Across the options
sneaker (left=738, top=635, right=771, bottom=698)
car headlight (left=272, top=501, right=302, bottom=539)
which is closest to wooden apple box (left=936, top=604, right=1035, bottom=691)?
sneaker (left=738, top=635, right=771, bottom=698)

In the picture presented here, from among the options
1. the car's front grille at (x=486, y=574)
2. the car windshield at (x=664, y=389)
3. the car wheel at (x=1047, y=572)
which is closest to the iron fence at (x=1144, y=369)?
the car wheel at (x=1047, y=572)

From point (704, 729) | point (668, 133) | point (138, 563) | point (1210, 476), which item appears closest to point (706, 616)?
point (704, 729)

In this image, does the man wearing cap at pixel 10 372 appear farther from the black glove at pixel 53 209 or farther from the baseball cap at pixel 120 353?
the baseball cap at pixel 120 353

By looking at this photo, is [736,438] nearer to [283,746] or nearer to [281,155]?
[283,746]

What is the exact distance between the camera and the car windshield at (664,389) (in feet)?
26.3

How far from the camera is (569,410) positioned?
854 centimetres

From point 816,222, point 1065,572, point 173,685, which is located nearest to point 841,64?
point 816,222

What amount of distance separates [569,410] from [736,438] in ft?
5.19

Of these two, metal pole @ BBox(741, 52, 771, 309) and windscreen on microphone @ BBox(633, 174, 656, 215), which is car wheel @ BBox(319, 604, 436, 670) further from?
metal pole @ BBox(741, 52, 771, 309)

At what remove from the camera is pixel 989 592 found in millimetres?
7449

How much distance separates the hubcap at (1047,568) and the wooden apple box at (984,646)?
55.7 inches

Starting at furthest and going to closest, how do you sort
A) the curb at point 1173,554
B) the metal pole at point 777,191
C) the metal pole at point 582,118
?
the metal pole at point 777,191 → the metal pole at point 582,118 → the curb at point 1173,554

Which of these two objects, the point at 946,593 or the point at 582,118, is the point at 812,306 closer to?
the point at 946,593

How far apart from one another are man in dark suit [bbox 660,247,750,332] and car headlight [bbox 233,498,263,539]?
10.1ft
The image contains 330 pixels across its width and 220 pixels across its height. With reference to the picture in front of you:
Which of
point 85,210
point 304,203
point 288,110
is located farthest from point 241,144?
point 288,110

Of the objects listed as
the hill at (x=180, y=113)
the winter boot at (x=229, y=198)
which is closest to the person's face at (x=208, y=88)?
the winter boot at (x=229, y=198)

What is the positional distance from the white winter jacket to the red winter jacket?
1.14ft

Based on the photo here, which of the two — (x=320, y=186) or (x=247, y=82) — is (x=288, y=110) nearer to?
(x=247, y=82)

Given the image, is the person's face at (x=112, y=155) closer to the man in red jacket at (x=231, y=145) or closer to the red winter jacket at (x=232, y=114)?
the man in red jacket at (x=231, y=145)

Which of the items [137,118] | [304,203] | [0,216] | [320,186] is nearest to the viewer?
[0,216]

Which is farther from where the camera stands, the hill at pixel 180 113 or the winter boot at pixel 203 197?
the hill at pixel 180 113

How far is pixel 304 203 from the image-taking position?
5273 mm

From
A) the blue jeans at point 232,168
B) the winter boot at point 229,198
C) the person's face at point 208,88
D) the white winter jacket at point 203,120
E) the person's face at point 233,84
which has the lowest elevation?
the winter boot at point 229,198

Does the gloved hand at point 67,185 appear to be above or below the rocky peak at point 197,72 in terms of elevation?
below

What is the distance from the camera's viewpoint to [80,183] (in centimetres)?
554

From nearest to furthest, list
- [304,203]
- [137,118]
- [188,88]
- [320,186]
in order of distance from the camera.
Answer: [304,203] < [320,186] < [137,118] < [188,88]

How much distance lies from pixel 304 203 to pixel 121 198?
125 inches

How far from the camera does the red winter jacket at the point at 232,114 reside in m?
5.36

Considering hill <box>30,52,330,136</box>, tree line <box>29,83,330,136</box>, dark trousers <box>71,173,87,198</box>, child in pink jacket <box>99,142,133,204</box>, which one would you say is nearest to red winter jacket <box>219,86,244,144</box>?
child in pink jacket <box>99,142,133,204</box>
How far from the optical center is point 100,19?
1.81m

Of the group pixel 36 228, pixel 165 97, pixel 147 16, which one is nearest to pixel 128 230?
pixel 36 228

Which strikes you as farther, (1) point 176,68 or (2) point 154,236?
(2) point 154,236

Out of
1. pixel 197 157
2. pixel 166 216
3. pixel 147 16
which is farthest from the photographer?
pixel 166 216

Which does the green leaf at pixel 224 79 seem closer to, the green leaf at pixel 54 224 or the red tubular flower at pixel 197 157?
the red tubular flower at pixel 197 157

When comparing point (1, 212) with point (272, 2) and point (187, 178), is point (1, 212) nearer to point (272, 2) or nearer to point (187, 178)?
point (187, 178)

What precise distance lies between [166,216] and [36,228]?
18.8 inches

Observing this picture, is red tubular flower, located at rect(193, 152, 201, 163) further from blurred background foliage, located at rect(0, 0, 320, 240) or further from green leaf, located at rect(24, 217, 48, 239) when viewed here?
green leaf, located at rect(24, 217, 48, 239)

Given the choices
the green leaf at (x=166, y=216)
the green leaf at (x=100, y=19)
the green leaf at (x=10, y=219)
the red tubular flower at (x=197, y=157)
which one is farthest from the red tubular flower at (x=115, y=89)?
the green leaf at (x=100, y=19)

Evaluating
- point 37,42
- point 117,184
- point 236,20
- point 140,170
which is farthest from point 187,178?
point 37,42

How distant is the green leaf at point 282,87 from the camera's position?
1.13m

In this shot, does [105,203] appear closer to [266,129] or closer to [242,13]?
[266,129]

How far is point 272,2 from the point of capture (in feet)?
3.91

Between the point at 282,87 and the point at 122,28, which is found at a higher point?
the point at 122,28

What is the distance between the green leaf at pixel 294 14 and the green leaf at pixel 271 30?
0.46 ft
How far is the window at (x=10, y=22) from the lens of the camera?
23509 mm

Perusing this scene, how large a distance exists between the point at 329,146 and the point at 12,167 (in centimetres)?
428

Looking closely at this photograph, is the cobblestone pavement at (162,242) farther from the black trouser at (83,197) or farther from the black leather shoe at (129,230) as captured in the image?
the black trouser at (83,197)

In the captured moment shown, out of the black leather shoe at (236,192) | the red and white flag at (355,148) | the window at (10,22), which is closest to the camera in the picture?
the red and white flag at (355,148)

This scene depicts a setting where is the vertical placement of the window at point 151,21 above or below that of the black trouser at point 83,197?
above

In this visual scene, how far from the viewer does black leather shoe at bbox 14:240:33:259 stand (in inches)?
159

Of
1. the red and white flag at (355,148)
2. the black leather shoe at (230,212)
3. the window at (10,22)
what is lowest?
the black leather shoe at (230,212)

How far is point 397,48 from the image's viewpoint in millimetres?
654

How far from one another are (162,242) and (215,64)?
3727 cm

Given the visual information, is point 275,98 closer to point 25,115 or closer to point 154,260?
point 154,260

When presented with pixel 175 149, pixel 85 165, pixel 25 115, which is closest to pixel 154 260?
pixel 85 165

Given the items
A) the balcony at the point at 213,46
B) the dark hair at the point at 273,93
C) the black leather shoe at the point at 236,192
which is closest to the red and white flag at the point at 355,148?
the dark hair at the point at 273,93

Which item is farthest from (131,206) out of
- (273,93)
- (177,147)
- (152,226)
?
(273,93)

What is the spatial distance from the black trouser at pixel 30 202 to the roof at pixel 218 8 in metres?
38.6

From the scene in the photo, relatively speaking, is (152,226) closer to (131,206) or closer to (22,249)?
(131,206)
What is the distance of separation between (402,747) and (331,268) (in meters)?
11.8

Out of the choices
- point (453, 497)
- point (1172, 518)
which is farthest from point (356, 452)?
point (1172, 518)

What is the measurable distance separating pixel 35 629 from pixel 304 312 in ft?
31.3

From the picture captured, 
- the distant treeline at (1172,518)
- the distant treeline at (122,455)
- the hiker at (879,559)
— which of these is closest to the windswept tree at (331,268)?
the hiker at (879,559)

########

▸ JOB
Starting at the line containing "From the picture" and ending at the end of the listing, rewrite those lines with "windswept tree" changed to "lone pine" and nothing else altered.

▸ EXERCISE OUTPUT
From the picture captured, 
- the distant treeline at (1172,518)
- the distant treeline at (122,455)
- the hiker at (879,559)
— which of these is closest to the lone pine at (331,268)?
the hiker at (879,559)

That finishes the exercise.